From AAAS ScienceNOW:
So-called non-Newtonian fluids are the stars of high school science demonstrations. In one example, an ooey-gooey batter made from corn starch and water oozes like a liquid when moved slowly. But punch it, or run across a giant puddle of it, and it becomes stiff like a solid. Pour it on top of a speaker cone, and the vibrations cause the fluid to stiffen and form strange tendril-like shapes. Now, a group of college students has figured out a new use for the strange stuff: filler for potholes.
Clever! The prototype, from a group Case Western Reserve University undergraduates, consists of a waterproof Kevlar-reinforced pouch filled with shear-thickening fluid that can be simply dropped into a pothole to effect a quick fix. Under its own weight, the fluid is Newtonian and flows to take the shape of its container (i.e. the pothole).
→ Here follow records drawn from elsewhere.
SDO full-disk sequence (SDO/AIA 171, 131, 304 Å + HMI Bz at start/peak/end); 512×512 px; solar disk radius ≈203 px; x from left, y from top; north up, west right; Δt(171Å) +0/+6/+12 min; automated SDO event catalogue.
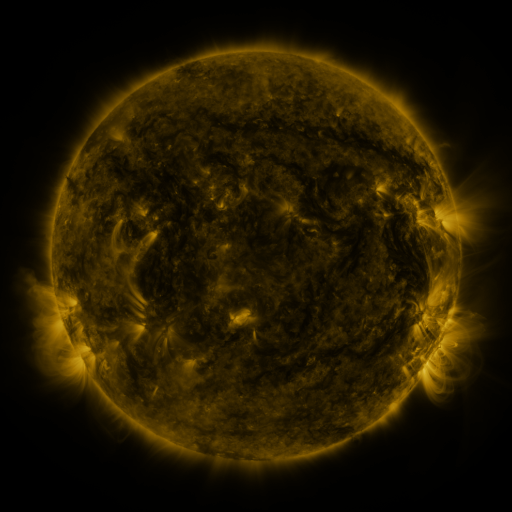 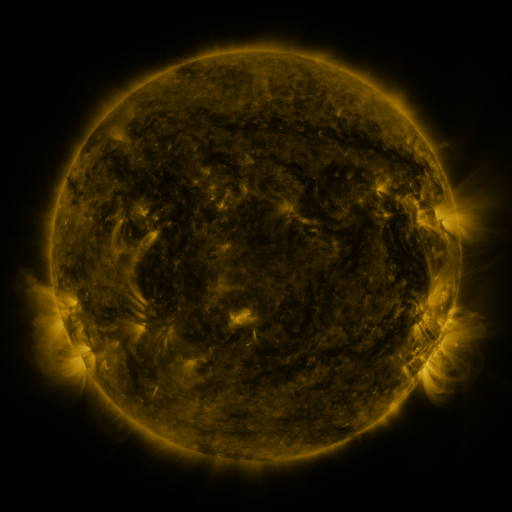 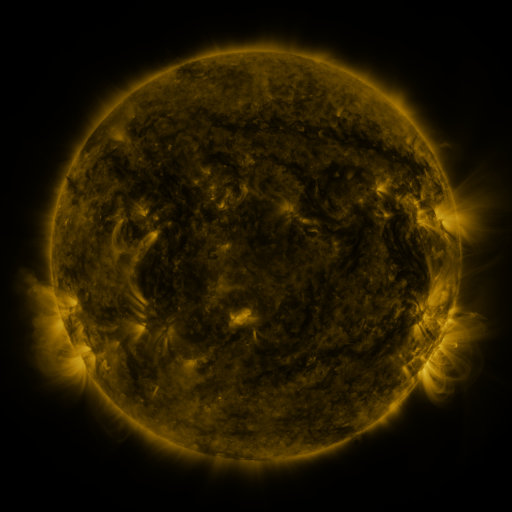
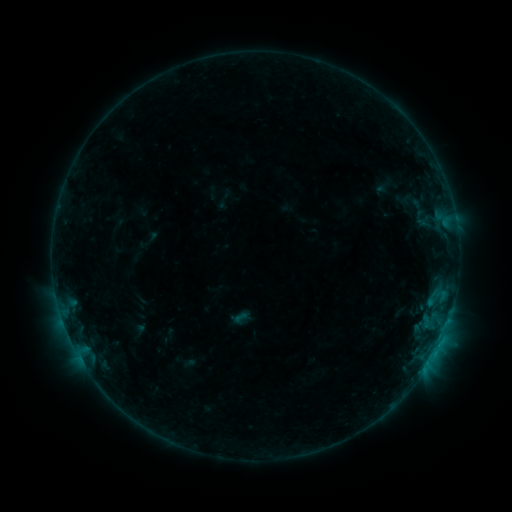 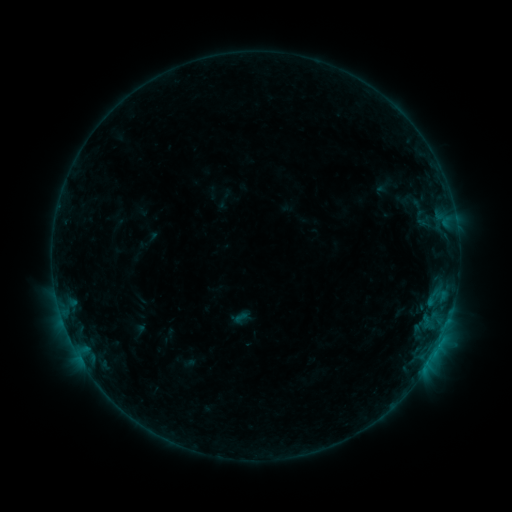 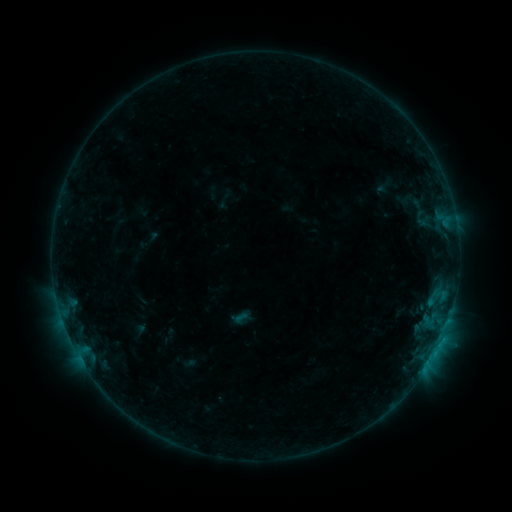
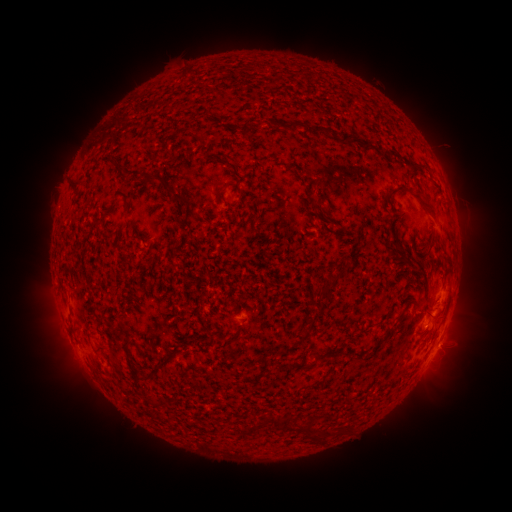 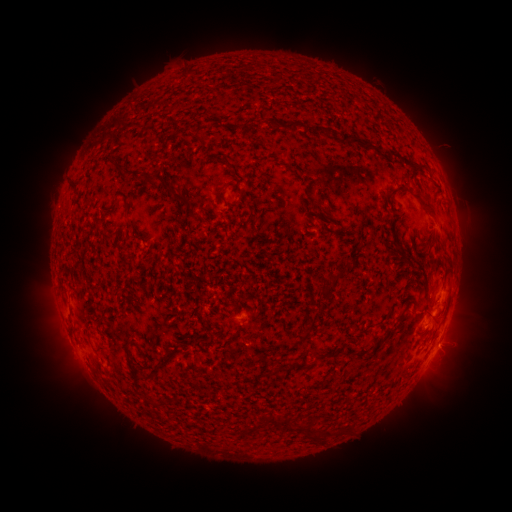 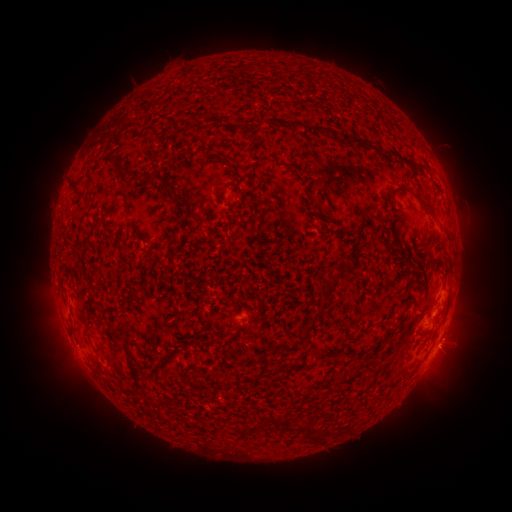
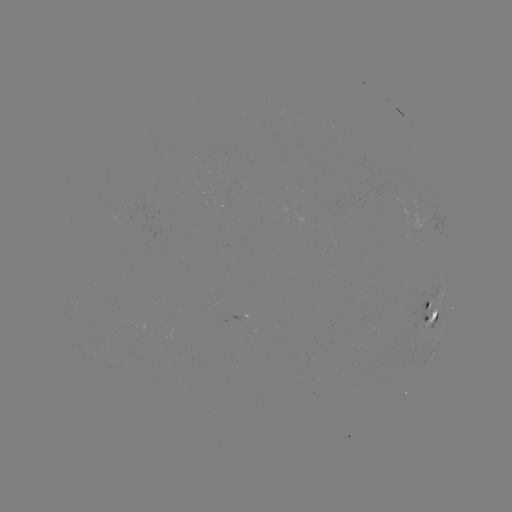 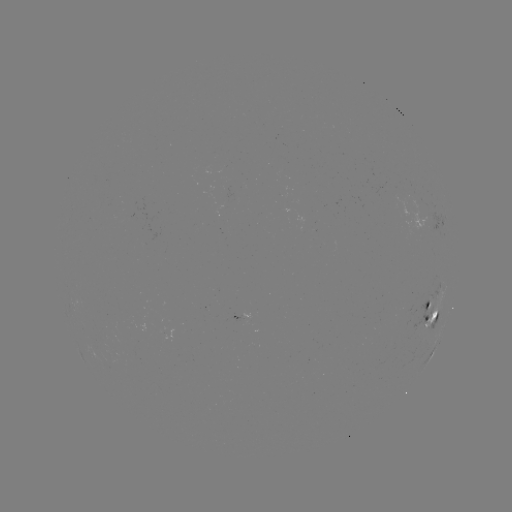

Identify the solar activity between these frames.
nothing was catalogued: no classed flare, no EUV trigger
But when a car drives over, it thickens in response and supports the weight. Apparently it works very well as a temporary fix, but questions remain about long-term and cold-weather performance.
[Thanks, Alan Dove!]
10 thoughts on “Oobleck for Potholes”
The question I’ve seen posted elsewhere – what happens when a car stops on the pothole, and it returns to a Newtonian fluid?
Nevermind… I was thinking of people running on oobleck, where we have to run to increase the force, and thus, pressure each footfall applies to it so we don’t sink. But a car’s horizontal velocity shouldn’t have an effect on the downward force it applies to the oobleck. Guess I just need my morning coffee. Sorry about that. Carry on.
I think you were right the first time. A stopped car tire will slowly sink into the hole as far as the bag permits, but that won’t cause any tire/suspension damage.
yes “Kevlar-reinforced pouch” but studded tires on a 3 tons of truck optionally loaded with another half ton of load which is braking across it? in anycase, it’s quite an ingenious notion.